>> START Entries supplied
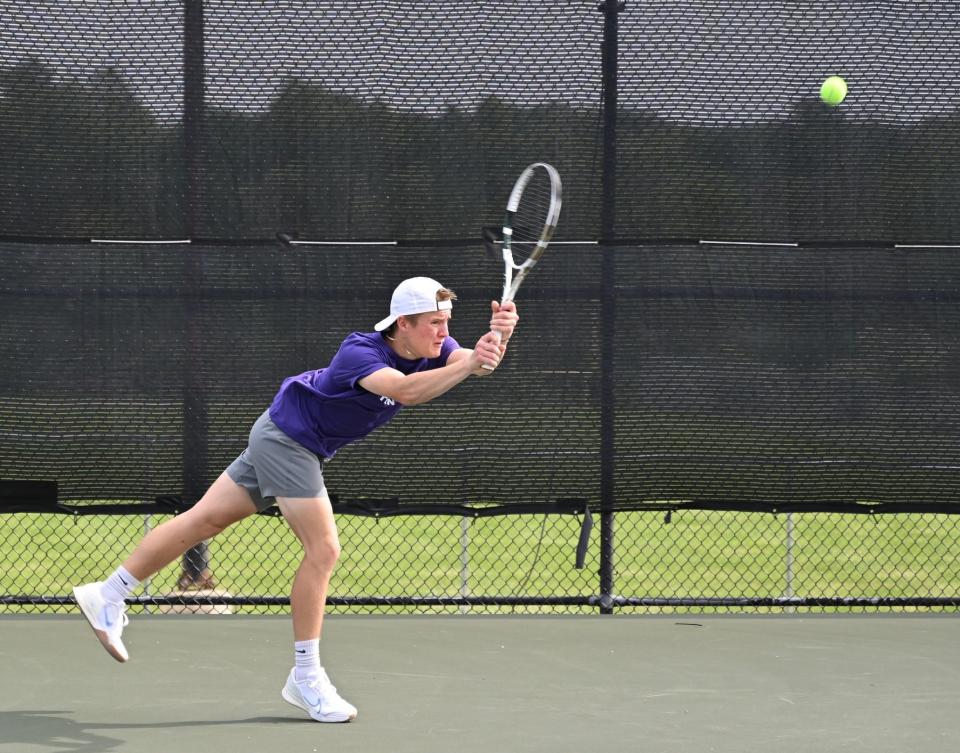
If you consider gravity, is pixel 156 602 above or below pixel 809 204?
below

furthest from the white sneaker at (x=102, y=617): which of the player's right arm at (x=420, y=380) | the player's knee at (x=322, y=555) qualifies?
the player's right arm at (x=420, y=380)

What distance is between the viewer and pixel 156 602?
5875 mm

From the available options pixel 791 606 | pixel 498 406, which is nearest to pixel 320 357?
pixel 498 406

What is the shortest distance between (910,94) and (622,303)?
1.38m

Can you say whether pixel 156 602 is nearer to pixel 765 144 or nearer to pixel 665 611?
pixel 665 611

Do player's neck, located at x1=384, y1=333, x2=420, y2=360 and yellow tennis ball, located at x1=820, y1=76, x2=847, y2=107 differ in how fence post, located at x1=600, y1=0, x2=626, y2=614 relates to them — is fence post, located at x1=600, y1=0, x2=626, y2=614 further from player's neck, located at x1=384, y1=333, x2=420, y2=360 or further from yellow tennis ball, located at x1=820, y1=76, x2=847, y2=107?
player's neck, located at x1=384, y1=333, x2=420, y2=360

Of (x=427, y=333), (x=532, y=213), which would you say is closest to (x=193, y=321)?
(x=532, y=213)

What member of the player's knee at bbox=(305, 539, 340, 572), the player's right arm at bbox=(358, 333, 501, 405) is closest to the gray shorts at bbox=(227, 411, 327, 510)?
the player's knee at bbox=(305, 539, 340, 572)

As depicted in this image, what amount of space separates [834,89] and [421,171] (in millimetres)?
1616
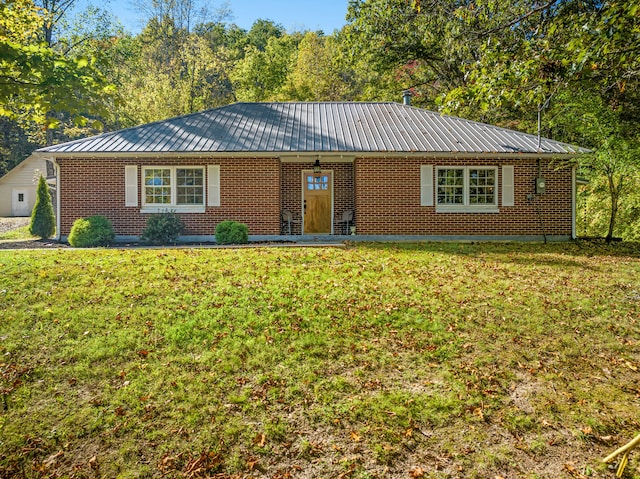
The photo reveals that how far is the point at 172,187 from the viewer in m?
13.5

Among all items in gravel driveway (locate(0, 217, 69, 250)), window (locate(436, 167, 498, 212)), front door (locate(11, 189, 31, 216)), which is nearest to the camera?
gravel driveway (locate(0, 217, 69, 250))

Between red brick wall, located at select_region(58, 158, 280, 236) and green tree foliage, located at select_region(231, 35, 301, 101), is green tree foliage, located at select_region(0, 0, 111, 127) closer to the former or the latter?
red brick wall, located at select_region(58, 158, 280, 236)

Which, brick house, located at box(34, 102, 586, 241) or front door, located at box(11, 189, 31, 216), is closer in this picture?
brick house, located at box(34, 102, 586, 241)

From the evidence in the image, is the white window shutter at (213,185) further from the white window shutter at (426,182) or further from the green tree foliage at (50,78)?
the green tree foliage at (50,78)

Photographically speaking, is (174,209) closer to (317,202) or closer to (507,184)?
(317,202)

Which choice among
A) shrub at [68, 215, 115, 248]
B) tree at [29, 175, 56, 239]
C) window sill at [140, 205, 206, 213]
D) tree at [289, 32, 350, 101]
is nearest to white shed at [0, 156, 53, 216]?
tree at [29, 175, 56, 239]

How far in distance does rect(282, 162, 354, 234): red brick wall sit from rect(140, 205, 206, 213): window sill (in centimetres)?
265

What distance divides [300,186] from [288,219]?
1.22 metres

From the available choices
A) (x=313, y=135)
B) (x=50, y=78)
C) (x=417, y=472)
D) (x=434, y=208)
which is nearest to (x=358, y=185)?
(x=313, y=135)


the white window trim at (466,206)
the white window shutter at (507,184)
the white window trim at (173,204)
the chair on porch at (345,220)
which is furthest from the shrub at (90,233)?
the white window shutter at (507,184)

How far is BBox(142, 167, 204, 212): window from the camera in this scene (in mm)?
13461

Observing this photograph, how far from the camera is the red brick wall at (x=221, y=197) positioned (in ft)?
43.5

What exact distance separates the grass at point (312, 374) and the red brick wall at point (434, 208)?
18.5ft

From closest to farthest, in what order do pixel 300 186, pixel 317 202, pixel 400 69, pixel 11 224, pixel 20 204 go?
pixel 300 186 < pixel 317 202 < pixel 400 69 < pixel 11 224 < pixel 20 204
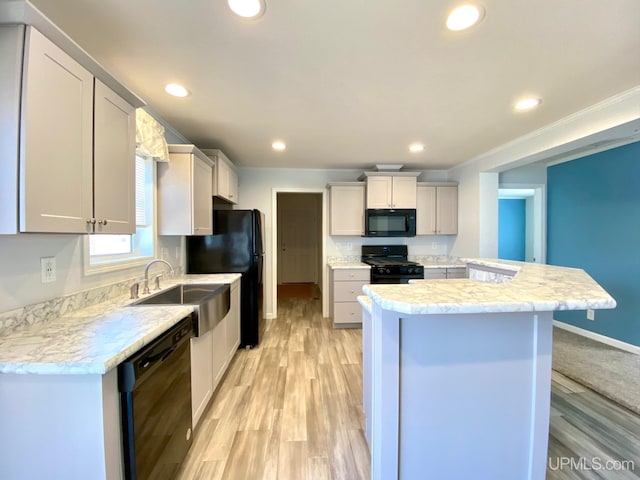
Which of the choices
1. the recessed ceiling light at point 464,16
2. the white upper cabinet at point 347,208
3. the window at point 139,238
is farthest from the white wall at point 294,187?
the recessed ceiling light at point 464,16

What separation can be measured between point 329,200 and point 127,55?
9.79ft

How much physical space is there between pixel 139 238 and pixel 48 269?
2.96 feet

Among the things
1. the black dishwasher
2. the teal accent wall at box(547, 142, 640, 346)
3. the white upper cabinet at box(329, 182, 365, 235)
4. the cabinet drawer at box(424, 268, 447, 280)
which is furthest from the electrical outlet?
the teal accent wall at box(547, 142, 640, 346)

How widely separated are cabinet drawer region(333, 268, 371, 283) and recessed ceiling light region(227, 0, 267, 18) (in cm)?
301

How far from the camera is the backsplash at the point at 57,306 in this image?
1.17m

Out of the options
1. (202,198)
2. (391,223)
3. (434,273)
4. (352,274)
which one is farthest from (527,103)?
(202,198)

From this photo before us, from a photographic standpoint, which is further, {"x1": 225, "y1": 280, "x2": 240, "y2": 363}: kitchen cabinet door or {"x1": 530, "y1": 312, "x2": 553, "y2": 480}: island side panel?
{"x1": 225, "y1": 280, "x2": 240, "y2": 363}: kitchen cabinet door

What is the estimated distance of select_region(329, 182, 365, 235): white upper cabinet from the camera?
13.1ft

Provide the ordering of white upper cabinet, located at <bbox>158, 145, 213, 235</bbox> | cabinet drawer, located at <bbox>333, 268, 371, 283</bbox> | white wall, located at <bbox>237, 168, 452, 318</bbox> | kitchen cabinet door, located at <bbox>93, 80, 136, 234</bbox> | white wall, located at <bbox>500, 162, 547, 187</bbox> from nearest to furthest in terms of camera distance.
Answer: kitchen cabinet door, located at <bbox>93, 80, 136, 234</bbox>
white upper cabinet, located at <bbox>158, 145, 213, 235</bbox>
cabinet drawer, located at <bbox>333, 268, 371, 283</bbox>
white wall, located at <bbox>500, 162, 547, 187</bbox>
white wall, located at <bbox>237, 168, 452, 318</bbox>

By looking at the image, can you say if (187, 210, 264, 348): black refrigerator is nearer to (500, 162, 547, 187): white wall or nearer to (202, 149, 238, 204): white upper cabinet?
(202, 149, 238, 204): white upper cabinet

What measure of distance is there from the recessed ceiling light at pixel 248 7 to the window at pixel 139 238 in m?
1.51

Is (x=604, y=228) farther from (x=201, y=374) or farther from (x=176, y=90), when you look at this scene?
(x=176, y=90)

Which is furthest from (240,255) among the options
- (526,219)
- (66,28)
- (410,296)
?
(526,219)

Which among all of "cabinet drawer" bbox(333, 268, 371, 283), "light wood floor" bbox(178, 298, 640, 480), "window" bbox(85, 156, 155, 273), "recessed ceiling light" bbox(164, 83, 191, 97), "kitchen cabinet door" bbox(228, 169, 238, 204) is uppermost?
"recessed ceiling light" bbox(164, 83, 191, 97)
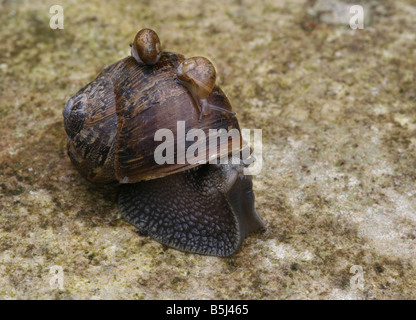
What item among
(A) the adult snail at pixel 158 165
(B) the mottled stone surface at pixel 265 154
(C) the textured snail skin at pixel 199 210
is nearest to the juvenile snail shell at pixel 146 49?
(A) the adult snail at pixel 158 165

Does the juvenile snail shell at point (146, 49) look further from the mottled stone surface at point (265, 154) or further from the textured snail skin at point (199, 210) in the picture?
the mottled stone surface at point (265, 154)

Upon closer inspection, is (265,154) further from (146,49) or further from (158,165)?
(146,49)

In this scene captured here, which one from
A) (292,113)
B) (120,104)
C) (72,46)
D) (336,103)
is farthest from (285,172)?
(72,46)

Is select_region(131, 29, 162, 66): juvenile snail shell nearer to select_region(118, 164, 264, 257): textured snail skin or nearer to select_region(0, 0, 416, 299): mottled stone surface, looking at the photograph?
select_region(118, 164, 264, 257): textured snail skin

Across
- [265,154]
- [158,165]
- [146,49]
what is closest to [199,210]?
>> END Entries supplied
Reproduce the material above exactly, but only from the line with "Is (x=604, y=228)" through its last line, leaving pictures out.

Is (x=604, y=228) farther from (x=201, y=374) or farther from (x=176, y=90), when you look at this scene?
(x=176, y=90)

Which is furthest from (240,255) among the options
- (526,219)
- (66,28)
- (410,296)
?
(526,219)

Which among all of "cabinet drawer" bbox(333, 268, 371, 283), "light wood floor" bbox(178, 298, 640, 480), "window" bbox(85, 156, 155, 273), "recessed ceiling light" bbox(164, 83, 191, 97), "kitchen cabinet door" bbox(228, 169, 238, 204) is uppermost?
"recessed ceiling light" bbox(164, 83, 191, 97)
What item among
(A) the adult snail at pixel 158 165
(B) the mottled stone surface at pixel 265 154
(C) the textured snail skin at pixel 199 210
is nearest to the juvenile snail shell at pixel 146 49?
(A) the adult snail at pixel 158 165

Does the juvenile snail shell at point (146, 49) look further from the mottled stone surface at point (265, 154) or further from the textured snail skin at point (199, 210) in the picture?
the mottled stone surface at point (265, 154)

Upon closer inspection, is (265,154) further from (146,49) or further from (158,165)?
(146,49)

In this scene captured here, which one from
A) (292,113)
B) (120,104)
C) (72,46)
D) (336,103)
is farthest from (285,172)?
(72,46)

Is select_region(131, 29, 162, 66): juvenile snail shell nearer to select_region(118, 164, 264, 257): textured snail skin or nearer to select_region(0, 0, 416, 299): mottled stone surface, looking at the photograph?
select_region(118, 164, 264, 257): textured snail skin

Across
- [265,154]
- [158,165]
- [146,49]
what is closest to [199,210]?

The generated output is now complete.